I’m not sure how you read that but I read greater as meaning greater. This is the challenge that should motivate pastors and laypeople alike to strive towards the goal that Jesus set. I’ve met believers who will focus on the ‘greater’ part and say “..yes, but Jesus meant salvation, not healing, because we would lead people to salvation, which could only happen after his death and resurrection”. Then they proffer a wan smile, saying, “this is what He meant by ‘greater'”.

Fine, I think that is silly, but fine anyway. If you believe that, then strike out the second sentence and look carefully at the first. Jesus said you would do the same things as Him if you believed in Him. If you don’t accept greater miracles, at least do the same miracles that He did. However, you would really have to distort the scripture to read the first sentence as salvation, not healing.

Thus my thought is that healing ministry should be more powerful and more effective than medical science. It should meet the ideal set by Jesus. Let’s think it through. If we could do more through funding medical missions (which I love!) than through miraculous means, then we as a church are corporately not close to God’s ideal.
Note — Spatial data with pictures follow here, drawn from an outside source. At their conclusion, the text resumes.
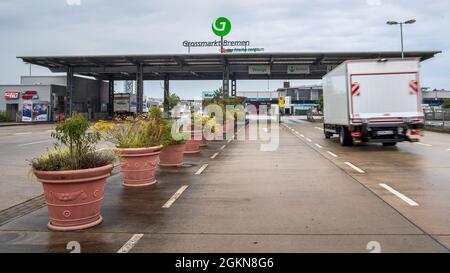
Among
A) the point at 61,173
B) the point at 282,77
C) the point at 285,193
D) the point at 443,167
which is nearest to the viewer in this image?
the point at 61,173

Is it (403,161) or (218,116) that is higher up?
(218,116)

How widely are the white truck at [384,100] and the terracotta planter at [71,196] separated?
490 inches

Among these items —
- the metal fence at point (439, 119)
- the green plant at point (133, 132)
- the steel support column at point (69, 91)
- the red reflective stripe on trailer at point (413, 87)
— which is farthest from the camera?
the steel support column at point (69, 91)

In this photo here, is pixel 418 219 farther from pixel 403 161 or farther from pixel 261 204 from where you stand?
pixel 403 161

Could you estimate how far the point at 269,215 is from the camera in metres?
6.46

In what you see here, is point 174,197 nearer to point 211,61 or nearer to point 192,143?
point 192,143

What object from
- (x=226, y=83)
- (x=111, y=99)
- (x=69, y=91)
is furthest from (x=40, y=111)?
(x=226, y=83)

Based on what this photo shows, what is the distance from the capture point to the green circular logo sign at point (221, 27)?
4703cm

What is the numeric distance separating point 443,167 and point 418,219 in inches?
247

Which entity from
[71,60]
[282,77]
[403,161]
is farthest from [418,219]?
[282,77]

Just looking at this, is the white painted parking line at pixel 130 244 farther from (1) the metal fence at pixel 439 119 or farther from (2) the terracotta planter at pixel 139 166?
(1) the metal fence at pixel 439 119

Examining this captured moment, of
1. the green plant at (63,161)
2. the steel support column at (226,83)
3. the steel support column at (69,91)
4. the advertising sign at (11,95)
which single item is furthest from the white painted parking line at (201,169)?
the advertising sign at (11,95)

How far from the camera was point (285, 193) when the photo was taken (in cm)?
819
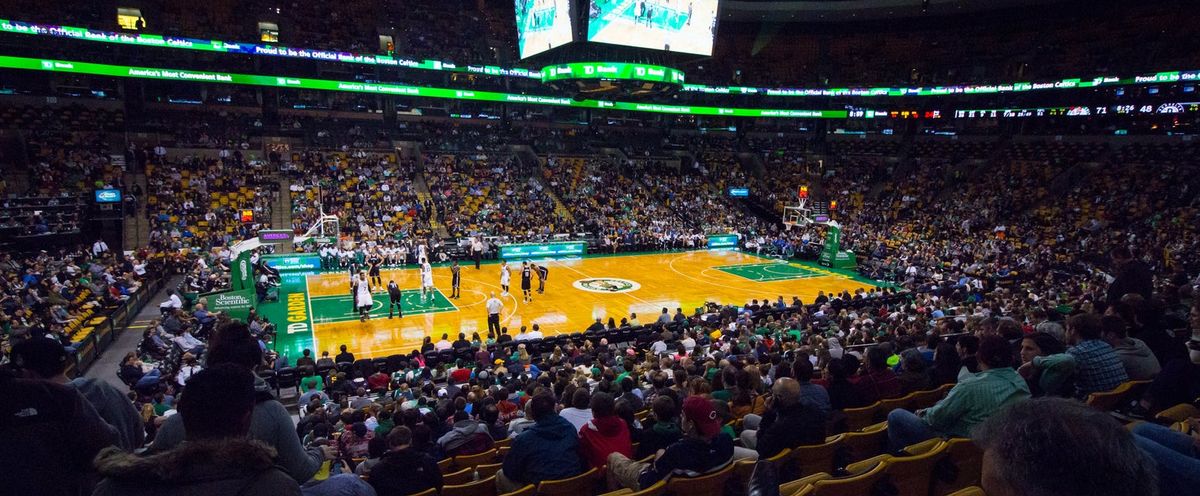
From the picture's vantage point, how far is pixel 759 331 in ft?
46.7

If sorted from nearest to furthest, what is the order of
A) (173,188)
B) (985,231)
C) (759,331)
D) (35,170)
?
1. (759,331)
2. (35,170)
3. (173,188)
4. (985,231)

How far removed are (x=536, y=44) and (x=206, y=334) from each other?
14.7 m

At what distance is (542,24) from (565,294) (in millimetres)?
10112

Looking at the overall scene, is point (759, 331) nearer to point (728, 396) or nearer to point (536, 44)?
point (728, 396)

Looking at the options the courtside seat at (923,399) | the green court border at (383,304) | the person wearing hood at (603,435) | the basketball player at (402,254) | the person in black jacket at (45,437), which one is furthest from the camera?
the basketball player at (402,254)

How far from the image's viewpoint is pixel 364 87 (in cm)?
3466

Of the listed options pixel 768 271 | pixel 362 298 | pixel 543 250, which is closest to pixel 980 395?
pixel 362 298

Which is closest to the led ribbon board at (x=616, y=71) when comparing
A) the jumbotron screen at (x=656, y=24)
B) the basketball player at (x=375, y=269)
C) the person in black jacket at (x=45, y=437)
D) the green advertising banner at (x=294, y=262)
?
the jumbotron screen at (x=656, y=24)

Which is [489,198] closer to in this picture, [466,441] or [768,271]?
[768,271]

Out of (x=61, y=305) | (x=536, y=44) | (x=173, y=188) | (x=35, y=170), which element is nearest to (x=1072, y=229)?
(x=536, y=44)

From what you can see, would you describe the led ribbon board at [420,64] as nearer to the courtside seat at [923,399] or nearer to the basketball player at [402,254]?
the basketball player at [402,254]

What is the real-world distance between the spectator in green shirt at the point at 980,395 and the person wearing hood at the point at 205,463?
14.5ft

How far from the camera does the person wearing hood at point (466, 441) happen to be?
224 inches

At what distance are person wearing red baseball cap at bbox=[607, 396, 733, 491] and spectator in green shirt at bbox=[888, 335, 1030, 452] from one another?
5.42ft
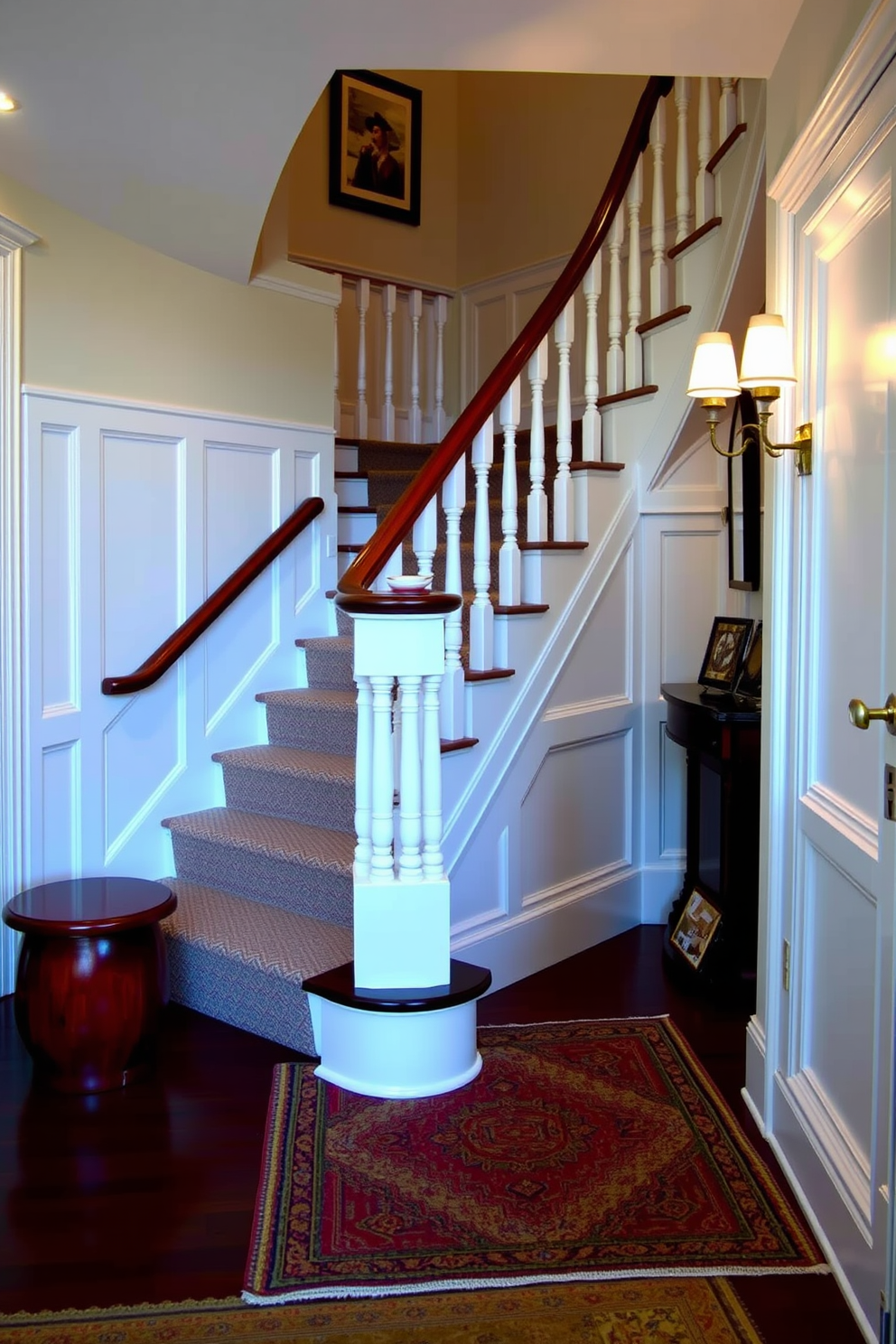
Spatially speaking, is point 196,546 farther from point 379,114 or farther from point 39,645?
point 379,114

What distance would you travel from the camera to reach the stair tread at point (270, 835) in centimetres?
337

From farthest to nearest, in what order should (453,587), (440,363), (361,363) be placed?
1. (440,363)
2. (361,363)
3. (453,587)

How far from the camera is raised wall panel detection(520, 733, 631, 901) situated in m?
3.72

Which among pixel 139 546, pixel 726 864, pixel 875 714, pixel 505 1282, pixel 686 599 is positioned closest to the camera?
pixel 875 714

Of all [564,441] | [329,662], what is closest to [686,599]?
[564,441]

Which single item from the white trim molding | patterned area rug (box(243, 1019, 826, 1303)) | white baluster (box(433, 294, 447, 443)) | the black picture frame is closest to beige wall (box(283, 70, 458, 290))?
the black picture frame

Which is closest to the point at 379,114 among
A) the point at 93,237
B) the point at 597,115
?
the point at 597,115

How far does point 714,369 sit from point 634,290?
141 centimetres

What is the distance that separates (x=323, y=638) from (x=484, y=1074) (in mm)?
1888

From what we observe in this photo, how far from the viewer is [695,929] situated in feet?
11.6

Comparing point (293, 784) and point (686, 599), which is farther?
point (686, 599)

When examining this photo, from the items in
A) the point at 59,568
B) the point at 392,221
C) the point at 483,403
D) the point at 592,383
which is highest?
the point at 392,221

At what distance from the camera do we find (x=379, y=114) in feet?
19.1

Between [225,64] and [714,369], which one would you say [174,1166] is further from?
[225,64]
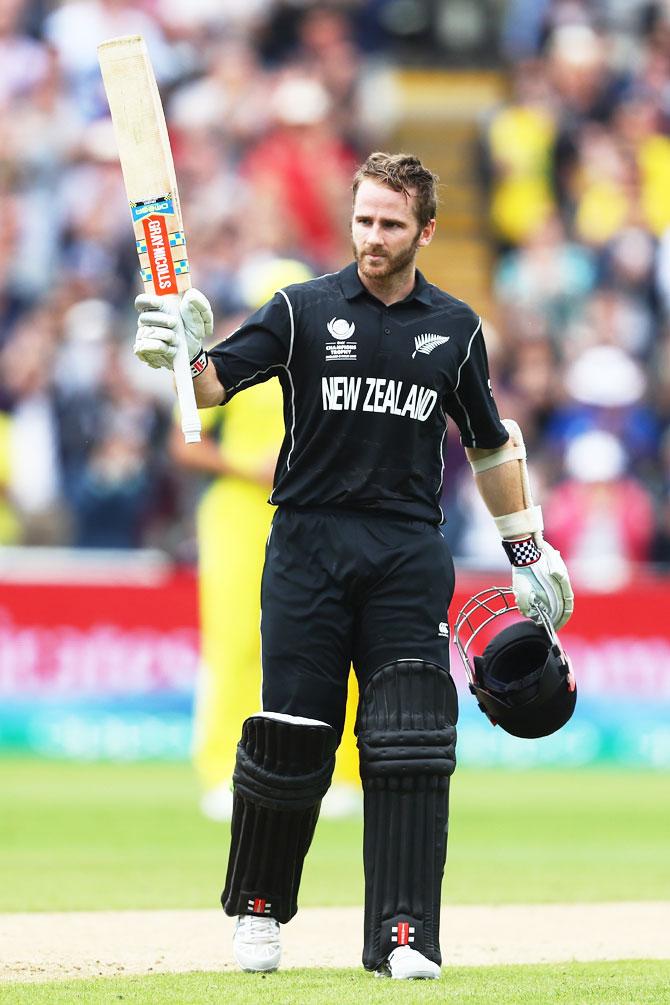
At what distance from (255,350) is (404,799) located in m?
1.26

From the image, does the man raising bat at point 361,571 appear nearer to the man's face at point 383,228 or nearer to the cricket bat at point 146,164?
the man's face at point 383,228

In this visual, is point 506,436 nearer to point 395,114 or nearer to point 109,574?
point 109,574

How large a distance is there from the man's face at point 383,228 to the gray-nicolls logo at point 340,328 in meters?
0.15

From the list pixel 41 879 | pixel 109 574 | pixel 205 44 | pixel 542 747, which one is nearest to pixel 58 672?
pixel 109 574

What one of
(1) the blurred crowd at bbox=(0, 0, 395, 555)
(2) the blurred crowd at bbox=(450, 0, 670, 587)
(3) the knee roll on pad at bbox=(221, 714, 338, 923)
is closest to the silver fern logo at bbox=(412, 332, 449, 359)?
(3) the knee roll on pad at bbox=(221, 714, 338, 923)

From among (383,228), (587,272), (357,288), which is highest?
(587,272)

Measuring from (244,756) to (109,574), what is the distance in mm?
6754

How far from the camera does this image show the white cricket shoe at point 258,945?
17.5 feet

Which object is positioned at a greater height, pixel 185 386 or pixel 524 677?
pixel 185 386

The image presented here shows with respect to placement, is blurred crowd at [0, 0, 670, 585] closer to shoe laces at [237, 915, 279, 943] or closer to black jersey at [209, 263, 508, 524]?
black jersey at [209, 263, 508, 524]

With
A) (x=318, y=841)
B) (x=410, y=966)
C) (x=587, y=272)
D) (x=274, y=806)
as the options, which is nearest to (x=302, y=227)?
(x=587, y=272)

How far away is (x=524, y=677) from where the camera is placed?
5566 mm

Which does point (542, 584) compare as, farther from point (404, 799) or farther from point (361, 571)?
point (404, 799)

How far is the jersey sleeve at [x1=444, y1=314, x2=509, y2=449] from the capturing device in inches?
216
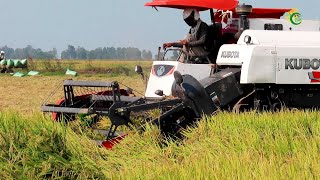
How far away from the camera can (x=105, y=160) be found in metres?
6.52

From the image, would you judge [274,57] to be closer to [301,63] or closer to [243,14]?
[301,63]

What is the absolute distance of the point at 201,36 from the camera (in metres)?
8.80

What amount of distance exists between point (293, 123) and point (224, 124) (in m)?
0.73

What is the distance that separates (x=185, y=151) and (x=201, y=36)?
274 cm

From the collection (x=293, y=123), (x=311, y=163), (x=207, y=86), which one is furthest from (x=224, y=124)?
(x=311, y=163)

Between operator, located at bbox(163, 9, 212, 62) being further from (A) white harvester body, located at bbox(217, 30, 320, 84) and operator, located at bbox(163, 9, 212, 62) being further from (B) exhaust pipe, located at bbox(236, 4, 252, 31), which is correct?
(B) exhaust pipe, located at bbox(236, 4, 252, 31)

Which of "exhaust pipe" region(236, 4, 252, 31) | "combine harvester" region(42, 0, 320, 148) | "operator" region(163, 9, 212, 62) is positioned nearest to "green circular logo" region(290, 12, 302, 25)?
"combine harvester" region(42, 0, 320, 148)

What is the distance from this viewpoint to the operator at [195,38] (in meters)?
8.78

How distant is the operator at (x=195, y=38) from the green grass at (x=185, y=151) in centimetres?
155

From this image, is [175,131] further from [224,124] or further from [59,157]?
[59,157]

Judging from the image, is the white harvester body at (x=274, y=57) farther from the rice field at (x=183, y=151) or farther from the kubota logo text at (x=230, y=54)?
the rice field at (x=183, y=151)

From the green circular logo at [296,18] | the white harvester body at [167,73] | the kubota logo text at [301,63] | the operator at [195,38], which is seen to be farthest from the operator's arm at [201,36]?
the green circular logo at [296,18]

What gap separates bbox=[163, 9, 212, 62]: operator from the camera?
8.78 meters

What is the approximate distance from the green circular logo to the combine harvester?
0.58 m
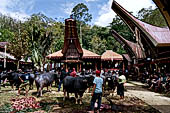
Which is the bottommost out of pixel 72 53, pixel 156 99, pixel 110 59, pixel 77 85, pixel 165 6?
pixel 156 99

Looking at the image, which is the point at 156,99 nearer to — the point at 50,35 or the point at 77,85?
the point at 77,85

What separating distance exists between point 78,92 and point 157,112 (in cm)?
370

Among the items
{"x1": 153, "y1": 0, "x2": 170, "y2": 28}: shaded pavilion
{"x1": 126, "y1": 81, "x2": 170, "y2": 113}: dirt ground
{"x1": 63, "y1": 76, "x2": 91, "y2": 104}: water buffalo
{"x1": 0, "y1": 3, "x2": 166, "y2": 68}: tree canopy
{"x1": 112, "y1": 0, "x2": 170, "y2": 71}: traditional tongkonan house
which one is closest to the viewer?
{"x1": 153, "y1": 0, "x2": 170, "y2": 28}: shaded pavilion

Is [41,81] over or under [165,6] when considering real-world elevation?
under

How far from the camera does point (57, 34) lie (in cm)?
3894

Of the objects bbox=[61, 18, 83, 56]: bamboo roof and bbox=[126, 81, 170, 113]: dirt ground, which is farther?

Our inclination when sick should be to get in the car and go to church, but very few believers would. In fact, many tend to come to healing rooms and crusades only after the doctors have admitted defeat and there are no human options left.

I’m not blaming congregants, mind you. Many never heard a sermon on healing, so where would their faith come from anyway? Faith still comes …”from hearing the Word”. My prayer is that a new generation of pastors, preachers and workers of miracles would rise up to the ideals of Jesus. Do you feel the same way?